I fetched the web page by way of wp_remote_get()
and wp_remote_retrieve_body()
. Utilizing the DOMDocument() class, I used to be in a position to goal the precise components and add them in database afterwards. Please tke a have a look at the next code –
$url = "https://www.myexampleurl.com/page-to-be-scraped";
$information = wp_remote_get( $url,
array(
'timeout' => 60
)
);
$physique = wp_remote_retrieve_body( $information );
$dom = new DOMDocument();
$dom->loadHTML( $physique );
$xpath = new DomXPath( $dom );
$xpath->registerNamespace( 'm', $url );
//The web page has a middle tag, imagine it or not
$middle = $dom->getElementsByTagName('middle')->merchandise(0);
//Focusing on all hyperlinks
$question = '//a';
$entries = $xpath->question( $question, $middle );
$rely = 1;
foreach ($entries as $entry) {
//The goal components have 'data-lightbox' attribute
$attr = $entry->attributes->getNamedItem( 'data-lightbox' );
//Importing the sibling attribute to 'data-lightbox'
if ( !empty( $attr ) ) {
//The information fetched is uploaded to dtabase utilizing this operate
my_upload_file_by_url( $attr->previousSibling->nodeValue );
}
}
Now, what I must know is make this request asynchronous.
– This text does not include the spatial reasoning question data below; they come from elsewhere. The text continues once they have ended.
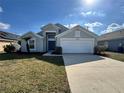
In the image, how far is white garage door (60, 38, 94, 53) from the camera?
21625mm

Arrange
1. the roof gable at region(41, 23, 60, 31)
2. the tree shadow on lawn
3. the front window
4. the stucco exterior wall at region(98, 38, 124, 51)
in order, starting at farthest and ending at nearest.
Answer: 1. the stucco exterior wall at region(98, 38, 124, 51)
2. the roof gable at region(41, 23, 60, 31)
3. the front window
4. the tree shadow on lawn

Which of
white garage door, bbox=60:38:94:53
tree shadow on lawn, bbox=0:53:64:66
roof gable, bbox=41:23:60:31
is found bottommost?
tree shadow on lawn, bbox=0:53:64:66

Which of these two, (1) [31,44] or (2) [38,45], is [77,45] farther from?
(1) [31,44]

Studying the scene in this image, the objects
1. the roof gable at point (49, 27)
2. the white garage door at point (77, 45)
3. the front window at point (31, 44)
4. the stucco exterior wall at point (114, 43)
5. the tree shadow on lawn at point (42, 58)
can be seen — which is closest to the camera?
the tree shadow on lawn at point (42, 58)

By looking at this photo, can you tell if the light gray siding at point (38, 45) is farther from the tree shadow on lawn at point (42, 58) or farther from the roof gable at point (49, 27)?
the tree shadow on lawn at point (42, 58)

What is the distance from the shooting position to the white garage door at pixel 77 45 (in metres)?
21.6

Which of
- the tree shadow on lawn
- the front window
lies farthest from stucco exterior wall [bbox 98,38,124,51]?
the front window

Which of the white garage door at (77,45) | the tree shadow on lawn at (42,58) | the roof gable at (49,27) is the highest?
the roof gable at (49,27)

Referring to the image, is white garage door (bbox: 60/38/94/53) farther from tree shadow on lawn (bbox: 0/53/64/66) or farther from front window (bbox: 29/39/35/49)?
front window (bbox: 29/39/35/49)

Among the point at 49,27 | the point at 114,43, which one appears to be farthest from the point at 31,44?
the point at 114,43

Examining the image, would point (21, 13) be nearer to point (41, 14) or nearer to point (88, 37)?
point (41, 14)

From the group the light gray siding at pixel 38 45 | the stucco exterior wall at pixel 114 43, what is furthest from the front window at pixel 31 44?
the stucco exterior wall at pixel 114 43

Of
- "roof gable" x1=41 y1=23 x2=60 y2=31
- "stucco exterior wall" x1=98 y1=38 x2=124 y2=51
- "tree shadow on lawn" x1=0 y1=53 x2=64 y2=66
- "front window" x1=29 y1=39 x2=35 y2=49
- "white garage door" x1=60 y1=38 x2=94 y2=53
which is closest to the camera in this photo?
"tree shadow on lawn" x1=0 y1=53 x2=64 y2=66

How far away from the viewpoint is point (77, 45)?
21.6 m
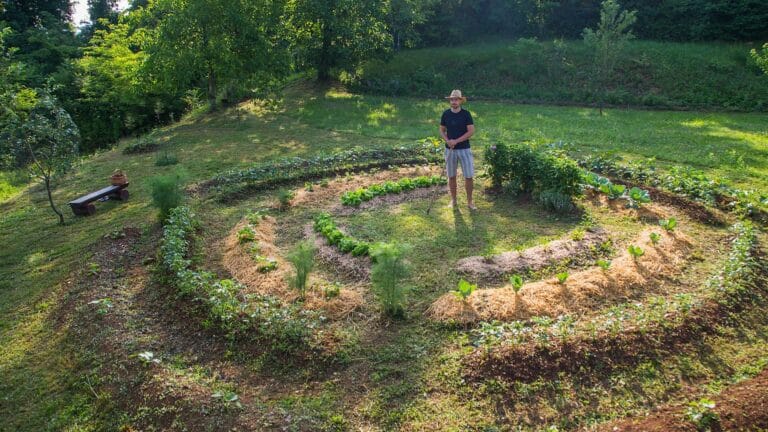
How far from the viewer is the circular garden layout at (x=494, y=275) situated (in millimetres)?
5781

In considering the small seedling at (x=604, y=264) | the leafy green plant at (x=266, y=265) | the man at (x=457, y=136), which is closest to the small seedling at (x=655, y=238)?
the small seedling at (x=604, y=264)

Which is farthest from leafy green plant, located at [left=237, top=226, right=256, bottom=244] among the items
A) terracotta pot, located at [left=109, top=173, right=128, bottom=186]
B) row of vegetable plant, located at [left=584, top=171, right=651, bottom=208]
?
row of vegetable plant, located at [left=584, top=171, right=651, bottom=208]

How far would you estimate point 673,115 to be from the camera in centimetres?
1886

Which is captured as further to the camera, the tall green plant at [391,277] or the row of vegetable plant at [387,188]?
the row of vegetable plant at [387,188]

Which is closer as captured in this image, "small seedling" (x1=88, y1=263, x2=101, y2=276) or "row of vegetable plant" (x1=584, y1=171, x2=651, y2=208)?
"small seedling" (x1=88, y1=263, x2=101, y2=276)

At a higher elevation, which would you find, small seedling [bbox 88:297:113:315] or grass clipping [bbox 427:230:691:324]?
small seedling [bbox 88:297:113:315]

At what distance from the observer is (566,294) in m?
6.62

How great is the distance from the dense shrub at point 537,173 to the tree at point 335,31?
13.9 metres

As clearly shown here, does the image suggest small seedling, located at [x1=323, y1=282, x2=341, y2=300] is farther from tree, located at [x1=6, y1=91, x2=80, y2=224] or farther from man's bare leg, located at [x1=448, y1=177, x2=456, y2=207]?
tree, located at [x1=6, y1=91, x2=80, y2=224]

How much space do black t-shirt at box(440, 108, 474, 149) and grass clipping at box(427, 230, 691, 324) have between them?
11.2ft

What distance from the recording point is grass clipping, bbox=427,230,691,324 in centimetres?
634

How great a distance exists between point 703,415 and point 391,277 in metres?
3.35

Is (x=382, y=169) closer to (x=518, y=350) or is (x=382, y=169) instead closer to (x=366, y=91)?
(x=518, y=350)

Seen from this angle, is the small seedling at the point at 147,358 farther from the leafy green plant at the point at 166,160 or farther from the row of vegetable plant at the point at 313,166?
the leafy green plant at the point at 166,160
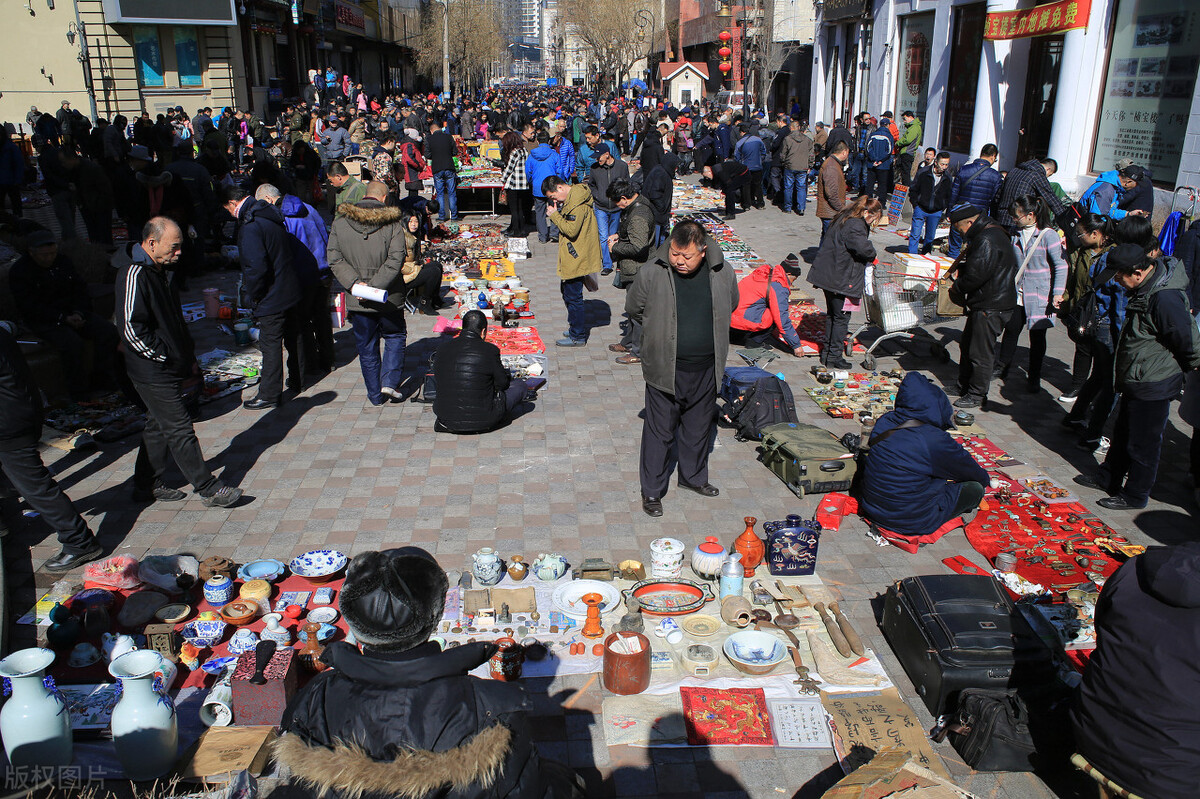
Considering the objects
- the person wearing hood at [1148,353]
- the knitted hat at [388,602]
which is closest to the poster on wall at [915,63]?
the person wearing hood at [1148,353]

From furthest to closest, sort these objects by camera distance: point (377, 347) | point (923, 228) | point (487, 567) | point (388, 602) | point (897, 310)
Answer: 1. point (923, 228)
2. point (897, 310)
3. point (377, 347)
4. point (487, 567)
5. point (388, 602)

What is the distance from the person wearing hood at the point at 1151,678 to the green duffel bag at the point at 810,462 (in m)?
3.01

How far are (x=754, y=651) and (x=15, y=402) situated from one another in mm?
4501

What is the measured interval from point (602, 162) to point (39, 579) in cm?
934

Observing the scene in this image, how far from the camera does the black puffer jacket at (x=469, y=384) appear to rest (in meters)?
7.17

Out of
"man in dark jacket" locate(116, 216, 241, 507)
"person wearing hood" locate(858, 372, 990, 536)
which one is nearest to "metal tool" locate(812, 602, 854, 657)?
"person wearing hood" locate(858, 372, 990, 536)

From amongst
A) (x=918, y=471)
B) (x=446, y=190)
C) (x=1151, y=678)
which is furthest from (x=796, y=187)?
(x=1151, y=678)

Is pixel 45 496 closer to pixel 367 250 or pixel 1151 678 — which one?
pixel 367 250

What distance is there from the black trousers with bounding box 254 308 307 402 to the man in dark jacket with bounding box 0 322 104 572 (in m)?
2.54

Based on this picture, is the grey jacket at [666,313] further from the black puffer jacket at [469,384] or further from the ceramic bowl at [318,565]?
the ceramic bowl at [318,565]

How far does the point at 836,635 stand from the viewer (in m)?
4.64

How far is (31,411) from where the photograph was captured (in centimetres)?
511

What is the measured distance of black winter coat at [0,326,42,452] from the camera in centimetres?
493

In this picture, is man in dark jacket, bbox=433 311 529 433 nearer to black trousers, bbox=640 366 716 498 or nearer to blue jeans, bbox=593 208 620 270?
black trousers, bbox=640 366 716 498
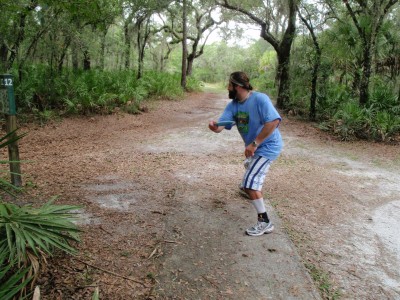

I attempted AJAX but it surely will get timed out and throws an error.
Additionally, $dom->loadHTML( $physique )
throws an error as follows –
Warning: DOMDocument::loadHTML(): htmlParseEntityRef: anticipating ';' in Entity, line: 241 in /Customers/apple/Websites/indidev/wp-content/plugins/crawler/crawler.php on line 56
Additionally tried wp_schedule_single_event
operate but it surely additionally would not operate as anticipated. Any pointers are appreciated!
PS – There are a lot of pages that should be scraped and concurrently inserted within the database.